▶ [BRIEF]: Repeat each of the lines below word for word, leaving the pictures out of your answer.

(Stored items)

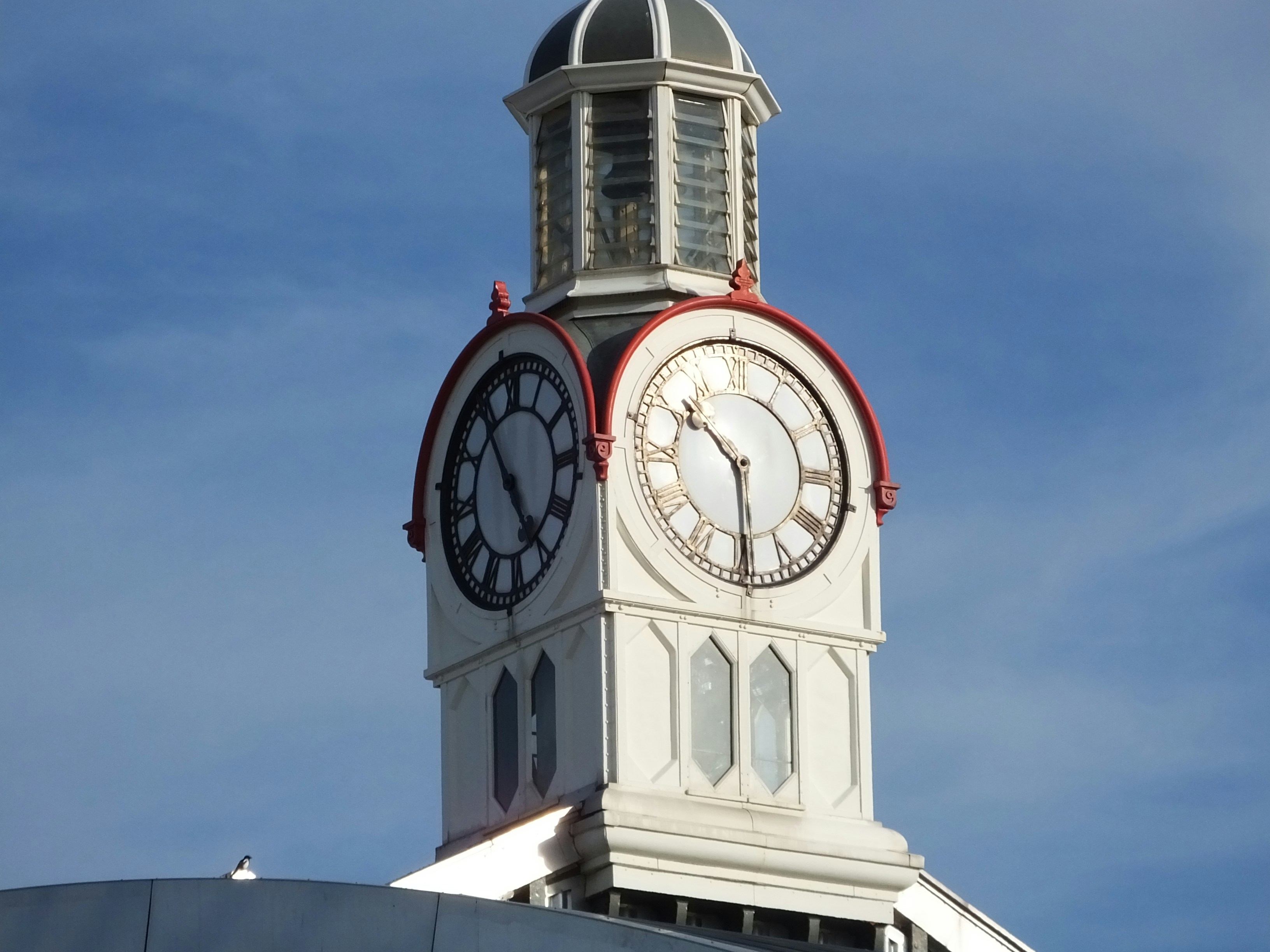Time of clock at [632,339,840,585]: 10:29
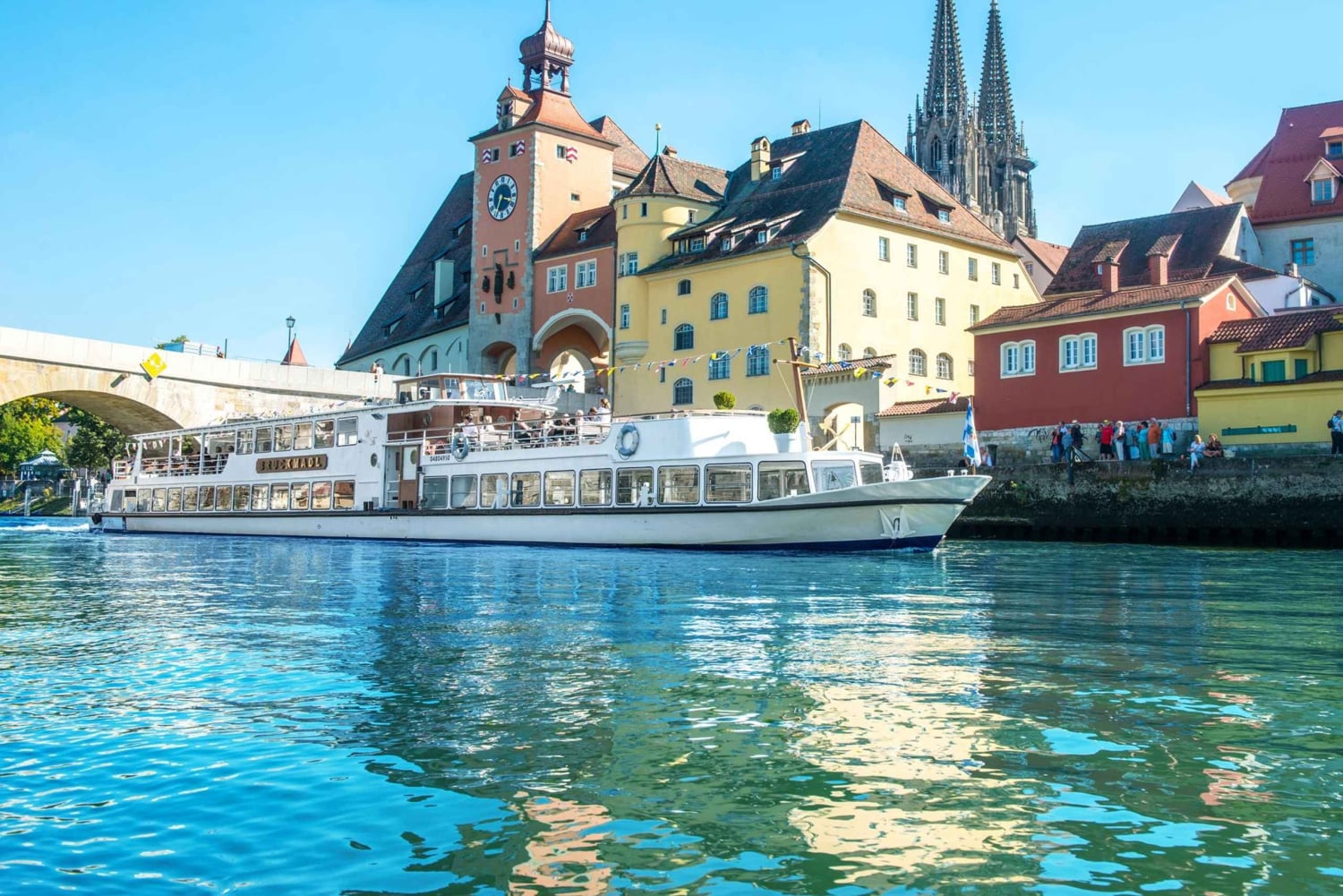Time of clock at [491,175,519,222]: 3:34
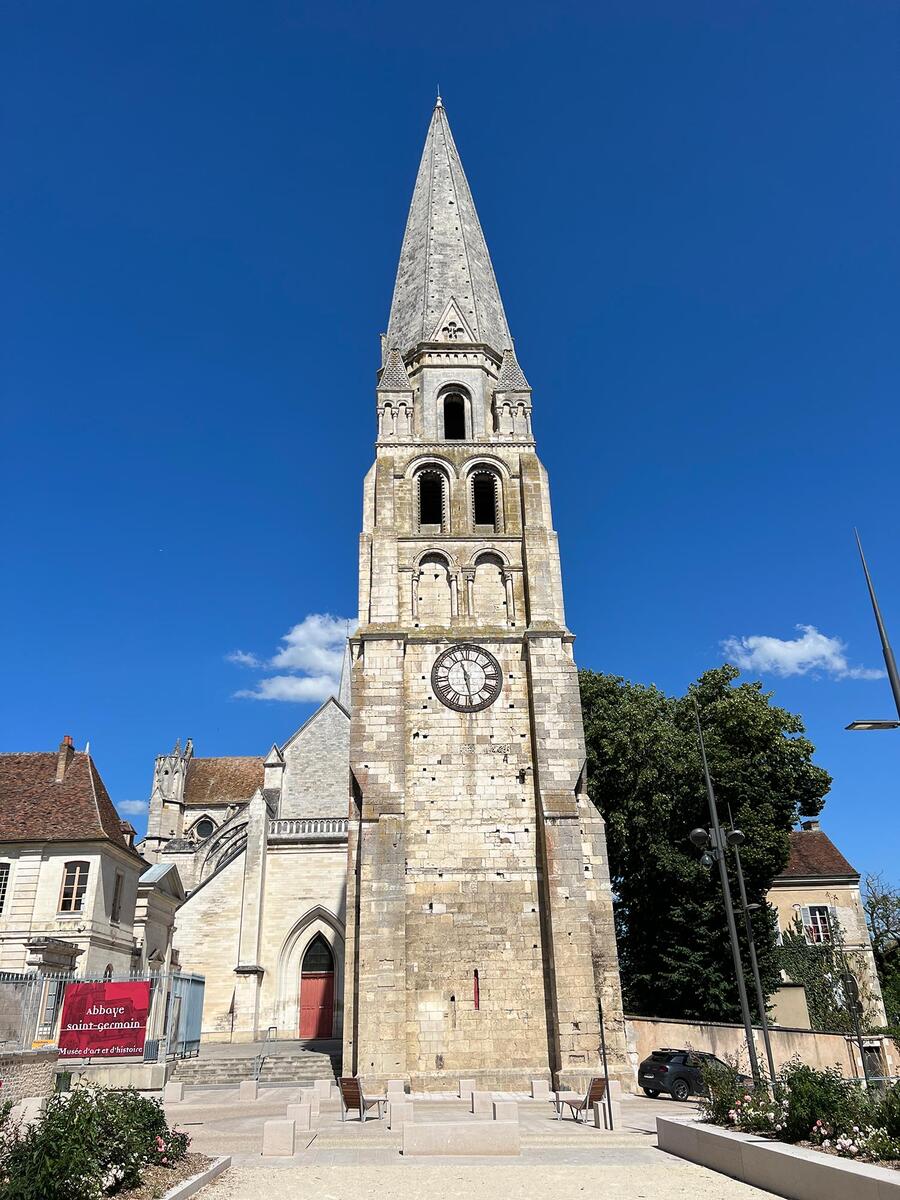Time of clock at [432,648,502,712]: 11:28
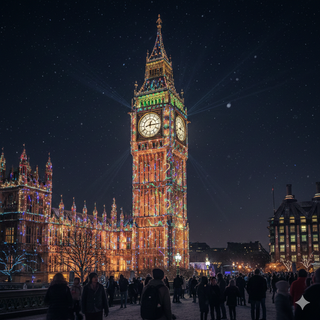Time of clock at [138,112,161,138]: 12:14
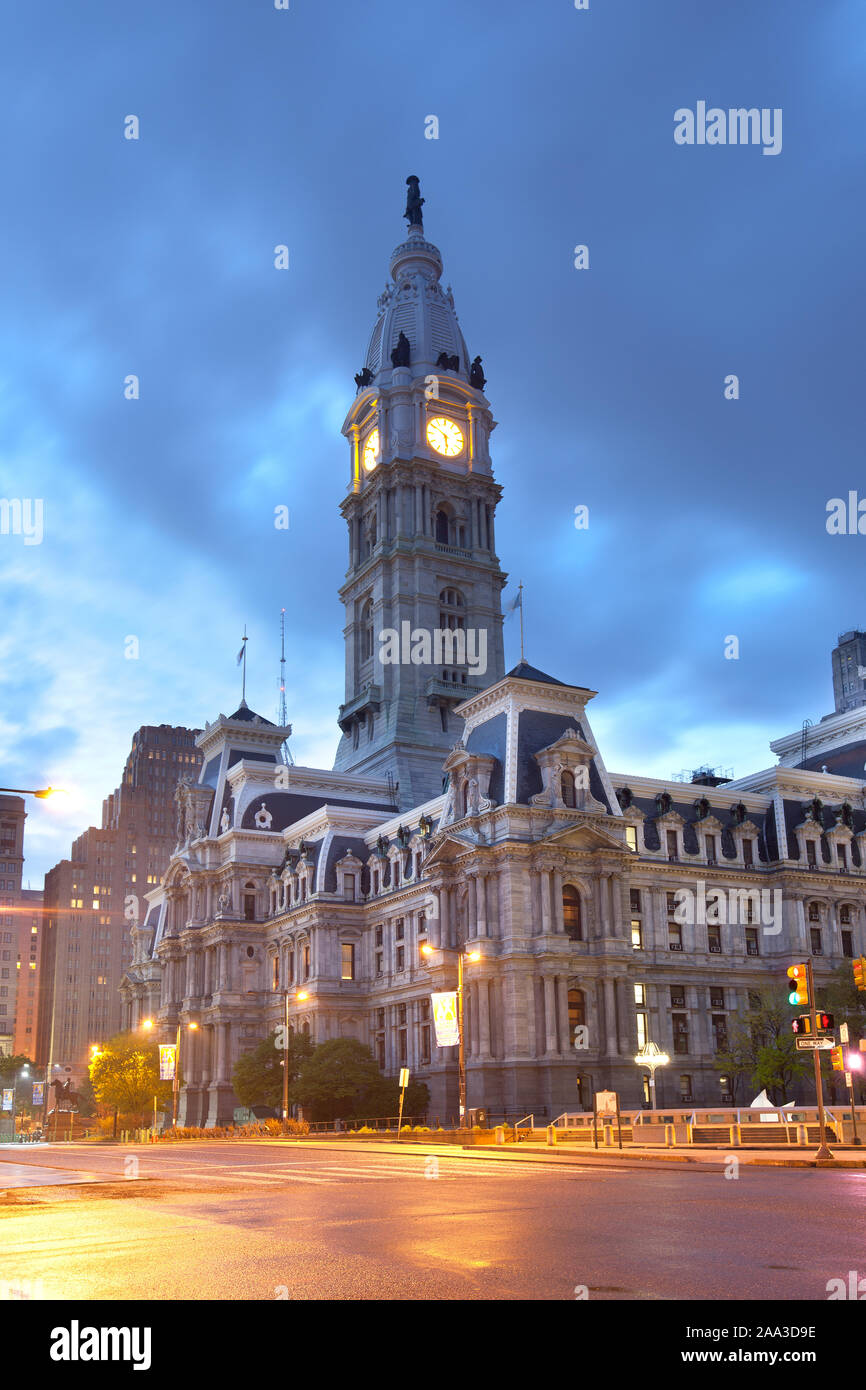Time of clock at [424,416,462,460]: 5:50
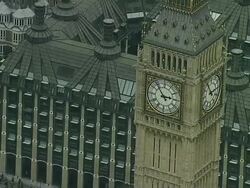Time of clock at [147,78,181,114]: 2:53
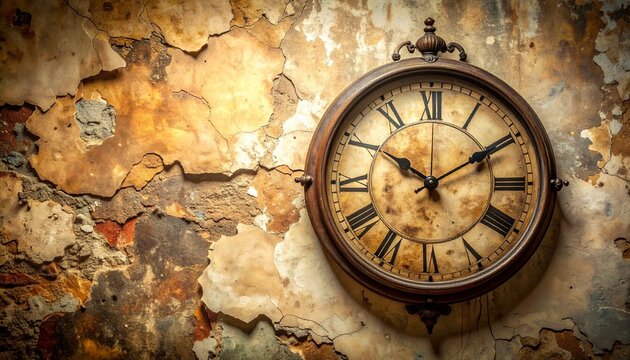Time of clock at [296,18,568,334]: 10:09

▶ [REPLY TO THE TASK]:
Time of clock at [632,339,840,585]: 10:29
Time of clock at [491,175,519,222]: 3:34
Time of clock at [432,648,502,712]: 11:28
Time of clock at [138,112,161,138]: 12:14
Time of clock at [424,416,462,460]: 5:50
Time of clock at [147,78,181,114]: 2:53
Time of clock at [296,18,568,334]: 10:09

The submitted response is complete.